Desde Suecia con amor. Marcus Eriksson sigue completando la mejor temporada de su vida y sigue siendo Superman para Herbalife Gran Canaria. En un día irregular de los amarillos en la oficina, el ex del Barcelona se encargó de decidir el encuentro en los minutos finales con dos triples de 8 metros que rompieron el partido ante un RetaBET Bilbao Basket que no se dio por vencido hasta el final del choque.

Como si de dos polos opuestos se tratase, RetaBET Bilbao Basket y Herbalife Gran Canaria arrancaron el encuentro de dos formas bien distintas. Mientras los vascos estaban mucho más metidos en el choque, siendo más intentos atrás y más agresivos a la hora de ir tanto al rebote como hacia el aro, los amarillos entraron al envite blandos. Luis Casimiro intentó paliar los problemas de sus pupilos con cambios y con un tiempo muerto, pero tras ese parón comenzaron a cometer demasiados errores no forzados en ataque y no terminaron de cambiar la dinámica que estaban arrastrando (16-24).

Los hombres de Mrsic siguió dando guerra aunque el encuentro tomó tintes de correcalles en algunos instantes. Sin embargo, con Oriol Paulí al mando de las operaciones y con Eriksson desengrasando su fusil, el Granca sumó enteros hasta meterse de lleno en la batalla. Los grancanarios mejoraron en ambos lados de la pista y cuajaron sus mejores minutos de la mañana. La presencia de Paulí en el puesto de base fue clave para elevar el ritmo del cuadro claretiano y sólo un certero Todorovic evitó que Bilbao no se marchara al descanso con más desventaja (40-38).

No obstante, Redivo y Hammink tomaron el relevo del alero serbio para darle de nuevo a los bilbaínos el control del choque. El Gran Canaria volvió a atascarse en ataque y, además, no estaba encontrando tampoco acierto en el lanzamiento exterior para darle una réplica a su rival. Aun así, la entrada de Albert Oliver en pista le dio otro aire al equipo isleño y una vez más igualaron fuerzas.

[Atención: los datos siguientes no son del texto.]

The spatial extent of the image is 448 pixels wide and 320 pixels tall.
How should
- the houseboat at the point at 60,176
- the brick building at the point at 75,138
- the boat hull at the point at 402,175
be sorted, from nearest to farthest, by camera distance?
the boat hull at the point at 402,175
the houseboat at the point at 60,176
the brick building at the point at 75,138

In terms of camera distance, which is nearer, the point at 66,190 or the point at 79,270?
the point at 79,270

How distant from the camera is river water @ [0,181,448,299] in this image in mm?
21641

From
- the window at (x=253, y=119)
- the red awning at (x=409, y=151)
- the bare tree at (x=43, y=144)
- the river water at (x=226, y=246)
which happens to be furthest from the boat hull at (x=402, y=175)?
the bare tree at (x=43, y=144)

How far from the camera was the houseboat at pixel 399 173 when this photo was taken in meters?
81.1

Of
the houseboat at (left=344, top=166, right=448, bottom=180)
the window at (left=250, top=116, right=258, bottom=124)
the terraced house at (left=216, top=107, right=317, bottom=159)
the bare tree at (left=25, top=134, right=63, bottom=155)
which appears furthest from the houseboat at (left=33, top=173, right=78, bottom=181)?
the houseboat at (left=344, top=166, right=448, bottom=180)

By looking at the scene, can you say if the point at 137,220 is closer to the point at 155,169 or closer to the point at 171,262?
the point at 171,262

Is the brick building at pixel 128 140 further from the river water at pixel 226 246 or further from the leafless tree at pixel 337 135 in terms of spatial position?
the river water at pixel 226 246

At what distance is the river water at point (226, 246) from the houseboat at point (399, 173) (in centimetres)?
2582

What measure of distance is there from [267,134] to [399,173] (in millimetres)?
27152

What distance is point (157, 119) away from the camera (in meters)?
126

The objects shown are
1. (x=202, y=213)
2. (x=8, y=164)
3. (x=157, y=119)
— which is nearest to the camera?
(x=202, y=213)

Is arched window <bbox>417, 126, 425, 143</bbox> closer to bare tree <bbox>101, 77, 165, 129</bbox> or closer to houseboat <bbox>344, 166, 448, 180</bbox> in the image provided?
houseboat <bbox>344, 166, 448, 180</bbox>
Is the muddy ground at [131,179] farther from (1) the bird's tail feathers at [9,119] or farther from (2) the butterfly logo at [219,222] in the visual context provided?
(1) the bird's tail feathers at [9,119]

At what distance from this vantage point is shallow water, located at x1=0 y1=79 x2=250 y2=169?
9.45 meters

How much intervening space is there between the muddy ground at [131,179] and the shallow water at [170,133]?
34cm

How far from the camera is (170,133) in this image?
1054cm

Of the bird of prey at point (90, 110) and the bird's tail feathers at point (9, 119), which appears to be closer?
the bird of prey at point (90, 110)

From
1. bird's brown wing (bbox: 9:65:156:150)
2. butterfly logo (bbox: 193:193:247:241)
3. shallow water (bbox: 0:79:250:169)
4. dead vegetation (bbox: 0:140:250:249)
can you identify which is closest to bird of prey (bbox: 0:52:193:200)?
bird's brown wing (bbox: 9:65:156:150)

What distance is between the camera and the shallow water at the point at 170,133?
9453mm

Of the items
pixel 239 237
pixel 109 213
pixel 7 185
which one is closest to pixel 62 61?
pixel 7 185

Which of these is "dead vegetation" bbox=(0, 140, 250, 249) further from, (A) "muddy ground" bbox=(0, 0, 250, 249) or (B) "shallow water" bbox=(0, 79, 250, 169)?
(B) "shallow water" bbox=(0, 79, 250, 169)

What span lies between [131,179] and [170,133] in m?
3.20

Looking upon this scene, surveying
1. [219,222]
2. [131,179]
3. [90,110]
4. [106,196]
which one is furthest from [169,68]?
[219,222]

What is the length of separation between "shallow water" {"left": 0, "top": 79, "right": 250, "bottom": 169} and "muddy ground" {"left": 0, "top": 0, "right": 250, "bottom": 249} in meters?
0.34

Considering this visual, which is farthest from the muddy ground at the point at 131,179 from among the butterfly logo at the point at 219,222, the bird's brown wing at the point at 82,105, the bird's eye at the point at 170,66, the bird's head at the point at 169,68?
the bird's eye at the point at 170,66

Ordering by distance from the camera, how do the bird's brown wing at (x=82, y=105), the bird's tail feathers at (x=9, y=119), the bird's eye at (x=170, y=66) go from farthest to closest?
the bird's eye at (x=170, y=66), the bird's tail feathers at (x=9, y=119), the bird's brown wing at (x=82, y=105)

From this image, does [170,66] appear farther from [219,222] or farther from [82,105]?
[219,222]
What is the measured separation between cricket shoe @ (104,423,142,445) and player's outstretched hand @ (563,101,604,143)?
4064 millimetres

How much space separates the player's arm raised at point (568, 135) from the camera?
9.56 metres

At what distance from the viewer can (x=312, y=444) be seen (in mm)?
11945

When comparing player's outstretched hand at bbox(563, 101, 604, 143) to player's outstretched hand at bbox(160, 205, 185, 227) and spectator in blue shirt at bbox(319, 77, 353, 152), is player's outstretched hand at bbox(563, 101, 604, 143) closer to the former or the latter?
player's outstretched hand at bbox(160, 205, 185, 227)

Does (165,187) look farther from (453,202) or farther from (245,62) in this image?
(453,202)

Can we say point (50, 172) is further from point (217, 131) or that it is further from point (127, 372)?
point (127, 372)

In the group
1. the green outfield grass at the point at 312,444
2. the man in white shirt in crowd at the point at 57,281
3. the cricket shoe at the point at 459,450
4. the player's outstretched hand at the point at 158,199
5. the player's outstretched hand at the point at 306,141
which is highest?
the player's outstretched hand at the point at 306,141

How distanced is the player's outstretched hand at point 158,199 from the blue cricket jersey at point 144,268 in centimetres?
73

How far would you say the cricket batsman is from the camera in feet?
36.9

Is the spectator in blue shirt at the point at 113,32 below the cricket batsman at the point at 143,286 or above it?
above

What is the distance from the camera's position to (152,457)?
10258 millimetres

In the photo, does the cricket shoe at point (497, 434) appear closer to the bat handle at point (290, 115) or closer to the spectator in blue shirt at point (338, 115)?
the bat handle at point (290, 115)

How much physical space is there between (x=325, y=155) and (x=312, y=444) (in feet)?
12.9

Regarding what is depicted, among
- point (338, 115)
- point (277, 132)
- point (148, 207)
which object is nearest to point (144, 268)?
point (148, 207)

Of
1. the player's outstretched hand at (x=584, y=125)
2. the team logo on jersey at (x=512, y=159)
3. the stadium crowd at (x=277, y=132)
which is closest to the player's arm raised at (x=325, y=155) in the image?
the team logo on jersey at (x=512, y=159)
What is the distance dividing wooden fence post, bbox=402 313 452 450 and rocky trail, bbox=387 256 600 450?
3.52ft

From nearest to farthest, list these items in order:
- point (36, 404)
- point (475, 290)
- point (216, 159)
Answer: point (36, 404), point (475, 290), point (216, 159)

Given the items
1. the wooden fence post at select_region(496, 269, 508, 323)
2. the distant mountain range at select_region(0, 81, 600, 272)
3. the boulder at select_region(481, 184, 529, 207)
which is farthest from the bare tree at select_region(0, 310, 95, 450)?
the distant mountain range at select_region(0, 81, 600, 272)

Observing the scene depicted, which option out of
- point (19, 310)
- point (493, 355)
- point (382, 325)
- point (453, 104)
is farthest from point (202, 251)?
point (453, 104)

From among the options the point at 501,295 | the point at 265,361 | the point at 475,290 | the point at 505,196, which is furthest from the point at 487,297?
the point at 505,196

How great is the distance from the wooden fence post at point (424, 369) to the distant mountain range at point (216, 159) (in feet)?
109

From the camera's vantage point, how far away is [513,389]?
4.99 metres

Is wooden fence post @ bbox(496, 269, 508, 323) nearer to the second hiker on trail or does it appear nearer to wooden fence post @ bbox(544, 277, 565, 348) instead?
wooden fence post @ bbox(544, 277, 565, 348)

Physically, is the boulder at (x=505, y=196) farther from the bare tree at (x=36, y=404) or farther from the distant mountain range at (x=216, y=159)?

Entre el de Terrassa, que estaba siendo el mejor hombre amarillo, y DJ Seeley solventaron la papeleta en un momento donde los locales continuaban sin encontrarse a sí mismos del todo (63-62).

El partido entró en su recta final con la igualdad mandando. Después de unos minutos de intercambio de golpes, sería el Granca el que lo hiciese dos veces de la mano de Seeley, pero Devin Thomas dejó el marcador donde estaba tras anotar cuatro puntos seguidos. De esa manera, ambos equipos se fueron alternando el control del marcador e iban dejando los deberes para el final. En los momentos calientes del choque apareció la muñequita de Marcus Eriksson; dos triplazos del sueco desde más de 8 metros le dio a los amarillos un colchón importantísimo a tres minutos del final.

Otro triple de Báez abrió aún más brecha con un Bilbao que no entregaba la cuchara. Redivo recortó distancias y mantuvo el show triplista vivito y coleando. A pesar de todo, ahí quedaría la cosa; los vascos no fueron capaces de arañar más puntos y los triples de Eriksson fueron como una losa demasiado pesada que superar. Al Granca le costó muchísimo sacar el partido y tuvo que esperar hasta el final para ponerle la puntilla, pero al menos este triunfo le va a valer para seguir sumando en Liga Endesa (90-85).